• [WHAT THE EXERCISE ASKS]: Every line from the one with "Jazz guitar player neon sign" through the end of the entries below should be written out exactly; the pictures should not.

---

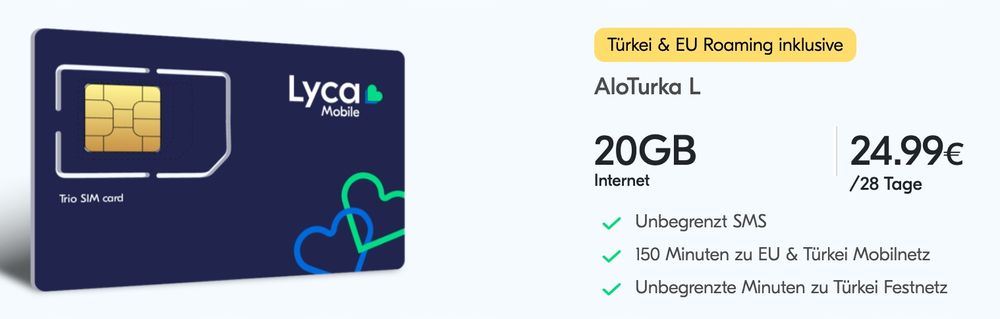 Lycamobile DE +49 Starter 20GB AloTurka L 17 GB UE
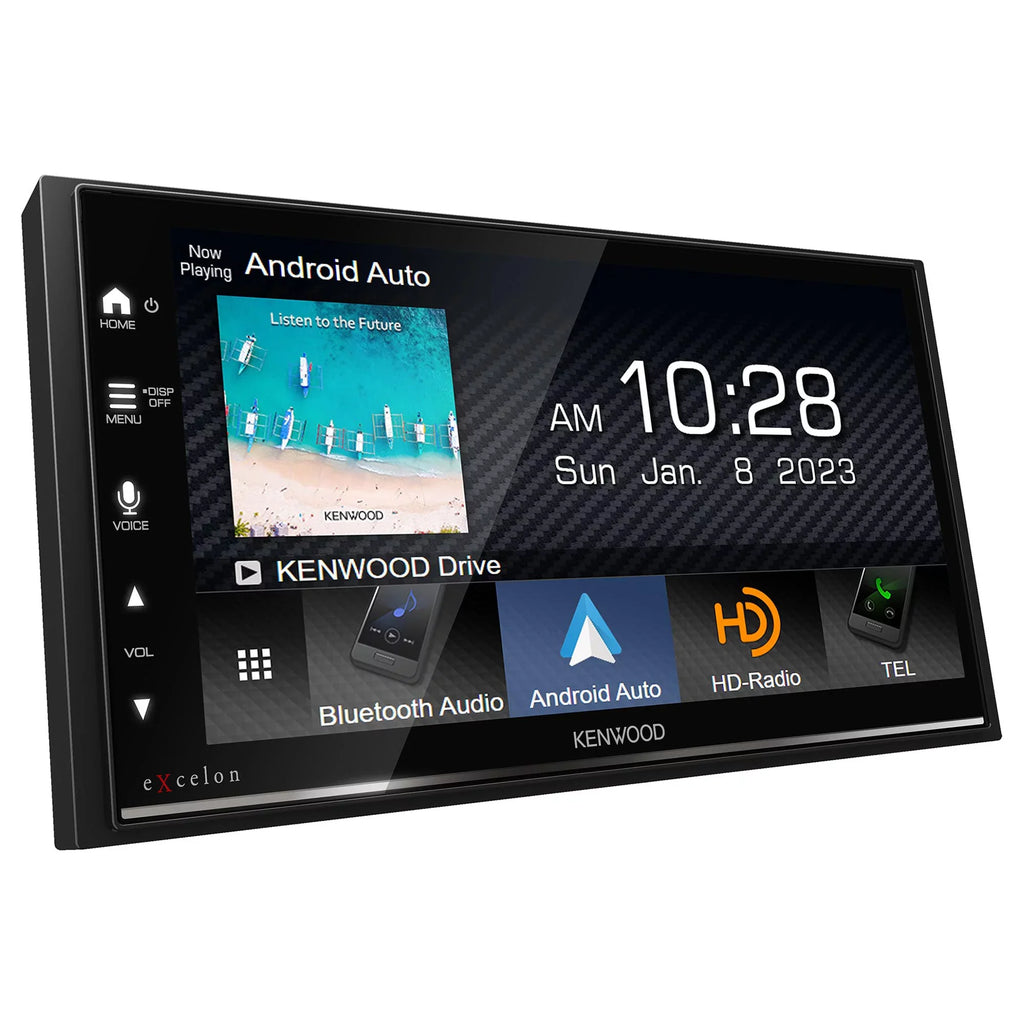 Kenwood DMX709S MultiMedia Receiver with -320LP Multi-Angle Rear View Camera with License Plate Mounting
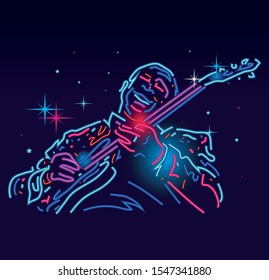 Jazz guitar player neon sign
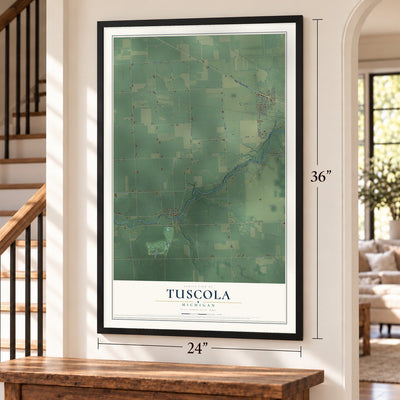 Tuscola, Michigan map, 24 x 36 inch print in a black frame by a staircase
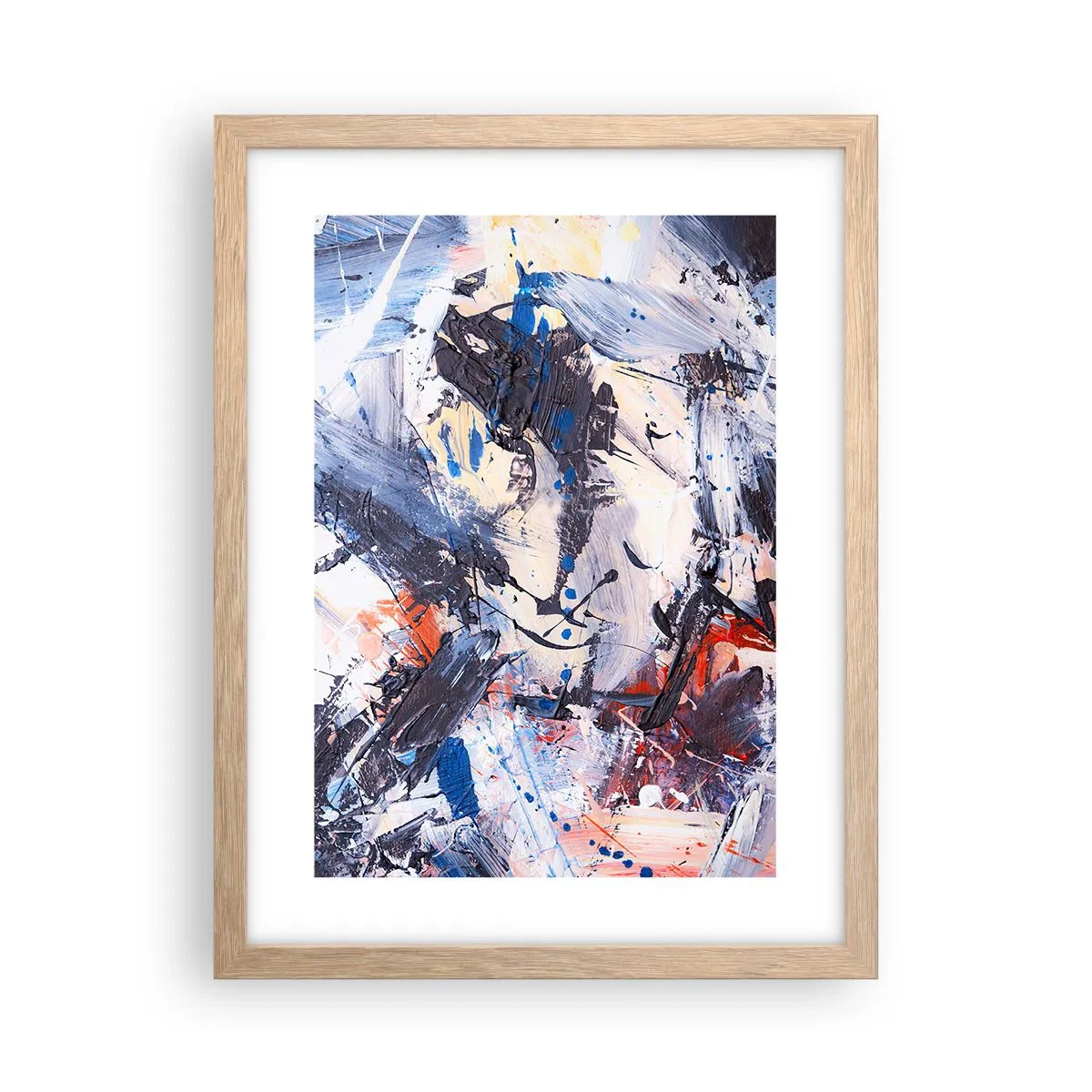 Plakat w ramie jasny dąb - Szalony taniec abstrakcji - 30x40 cm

---

• [SOLUTION]:
 Jazz guitar player neon sign
 Tuscola, Michigan map, 24 x 36 inch print in a black frame by a staircase
 Plakat w ramie jasny dąb - Szalony taniec abstrakcji - 30x40 cm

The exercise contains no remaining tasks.